Assignment 4. Heuristics

 

If you are doing your final project as part of a group, work with that group. If you are not working in a group, you have the option to do this individually or in a group. (Doing it in a group is good experience.)

If your project is to evaluate an existing website, system, product, or whatever, use that site. If it is not, find a site to evaluate. If possible, find one that is related to your project, such as a competitor or a site that does something related to the topic of your project.

You will apply two or three sets of heuristics to your site: Nielsen's heuristics and at least one of the following:

  1. A set of heuritics for the kind of site or application yours is, if you can find one. (This requires doing some web searching.) . See, for example, http://www.stcsig.org/usability/resources/toolkit/e-learning-checklist.doc for e-learning and this article for some ideas for e-commerce.
  2. A set of heuristics that you develop, specific to your site.
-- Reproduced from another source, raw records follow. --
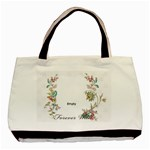 wedding - Basic Tote Bag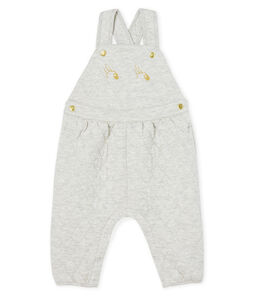 Baby Girls' Long Quilted Tube-Knit Dungarees Beluga grey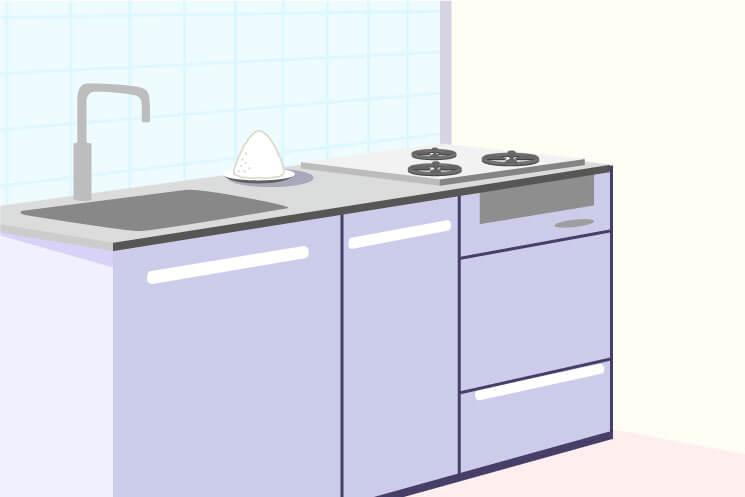 キッチン・台所に盛り塩を置く位置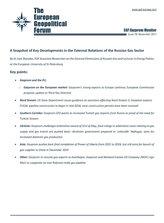 EGF Gazprom Monitor, Issue 78, November 2017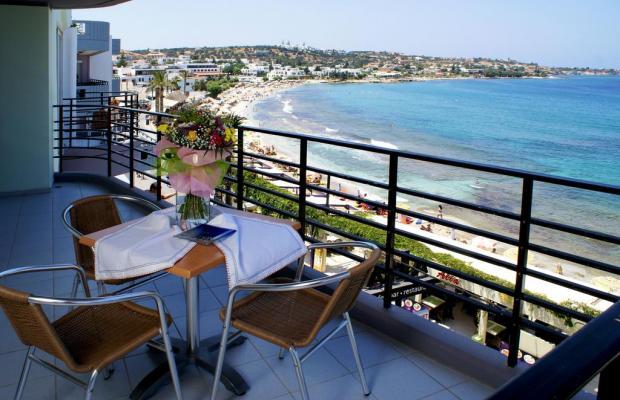 фото отеля Alia Club Beach Apt Hotel изображение №25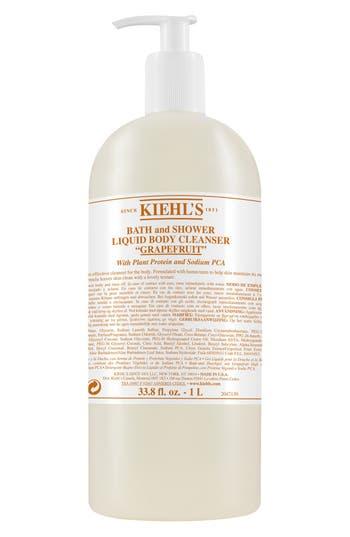 Kiehl's Since 1851 'Grapefruit' Bath & Shower Liquid Body Cleanser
If you do this, you need at least five.


Using these heuristics, evaluate the site.


If you are working with your project group:


Findings must be tied to the heuristics violated; they can't simply be 'good ideas' or 'obvious.' Include specifics of the heuristic violation, the violation itself, severity rating, and recommendations for improvement.

If you are working in a group that is NOT your project group, pick either one member's project or pick an application or website that has nothing to do with your projects. Then follow the instructions above: first apply the heuristics separately, then come together and consolidate your findings.


If you are working individually, you will do the same but without the group consolidation step.

Due March 18.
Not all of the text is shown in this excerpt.